Both Mr. Kvint and Mr. Davies noted the aggressive flow of Chinese capital in Russia, and Mr. Kvint added that China’s ambitions in Russia have been largely “underestimated.”

Mr. Kvint said that Russia’s main concern is its demographic crisis. Due to its negative growth rate, the population has decreased to about 142 million — less than half that of the United States, whose territory is less than half that of Russia’s.

Neglecting science and development is also a cause for concern, Mr. Kvint said. The Russian Academy of Sciences, of which he is a new member, “has hundreds of institutions around the country and a budget smaller than that of an average American university,” he said.

The city on the Neva

St. Petersburg has long charmed the most sophisticated of visitors. Peter the Great founded it in 1703 on swampy islands at the mouth of the Baltic Sea to be Russia’s “window to the West,” and it reached its apogee under Catherine the Great.

The Soviet rulers, who changed its name to Leningrad in honor of the man they called father of the 1917 Red Revolution, promoted it as a “hero city” that survived a three-year Nazi siege during World War II, as well as their cultural capital.

Tourism is flourishing here, mainly in the summer, given the cold winter. And the line at the Hermitage’s entrance, with visitors from all over the world waiting to tour the museum’s more than 1,000 rooms, rarely disappears.

The city’s economy, however, is not performing as well as it could, Mr. Kvint said. It has attracted some foreign investment, but has not capitalized enough on what it has to offer, he said.

Jeffrey Letino, managing partner of the Eurasian Private Equity Group, an investment advisory firm in St. Petersburg, said that, while the city is a “decent-sized pond,” less competition than in Moscow makes it appealing to foreign businesses.

In addition, he said, political connections are not as important here as they are in Moscow, although “having good connections makes a difference anywhere.”

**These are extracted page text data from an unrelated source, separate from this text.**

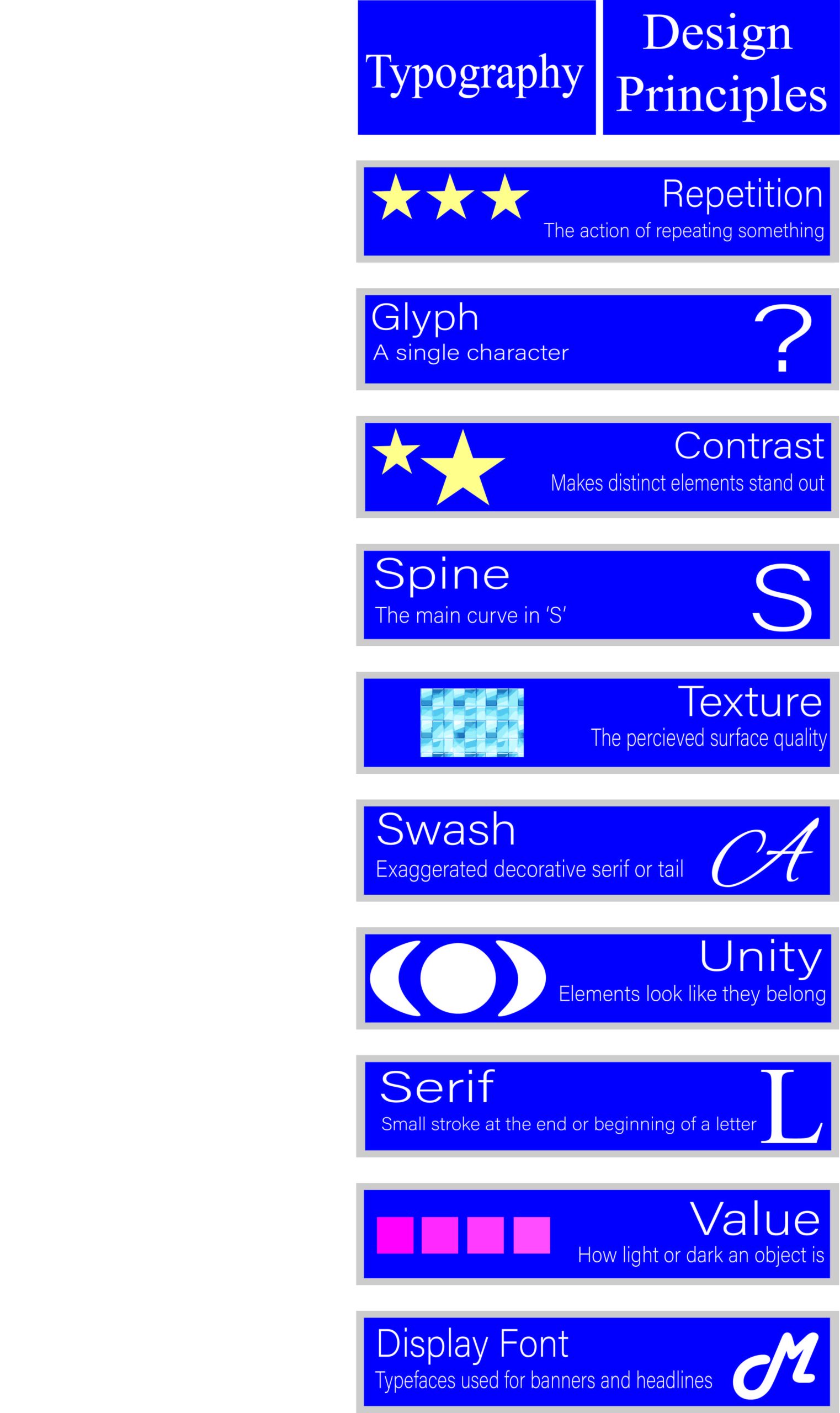 Typography

Design Principles

Repetition
The action of repeating something

Glyph
A single character
?

Contrast
Makes distinct elements stand out

Spine
The main curve in 'S'
S

Texture
The percieved surface quality

Swash
Exaggerated decorative serif or tail
A

Unity
Elements look like they belong

Serif
Small stroke at the end or beginning of a letter
L

Value
How light or dark an object is

Display Font
Typefaces used for banners and headlines
M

“St. Petersburg has always been a very tolerant city,” Gov. Valentina Matviyenko told foreign reporters here last month.

But residents and visitors who have lost family and friends to hate crimes beg to differ. A string of recent killings have prompted the press to pronounce the city a hotbed of the country’s rising xenophobia and racism.

An 8-year-old Tajik girl was killed in 2004. A Senegalese student was shot in April, and a Syrian student was pushed in front of a subway train. Press reports quoted witnesses as saying that youths shouted “Russia!” as they attacked the Syrian. Many other foreigners and dark-skinned immigrants have been beaten.

“Putin is trying to stop ethnic crimes, but the Duma has a different agenda,” Mr. Kvint said in reference to Russia’s parliament. “Many of its members are racists, and they are not hiding it.”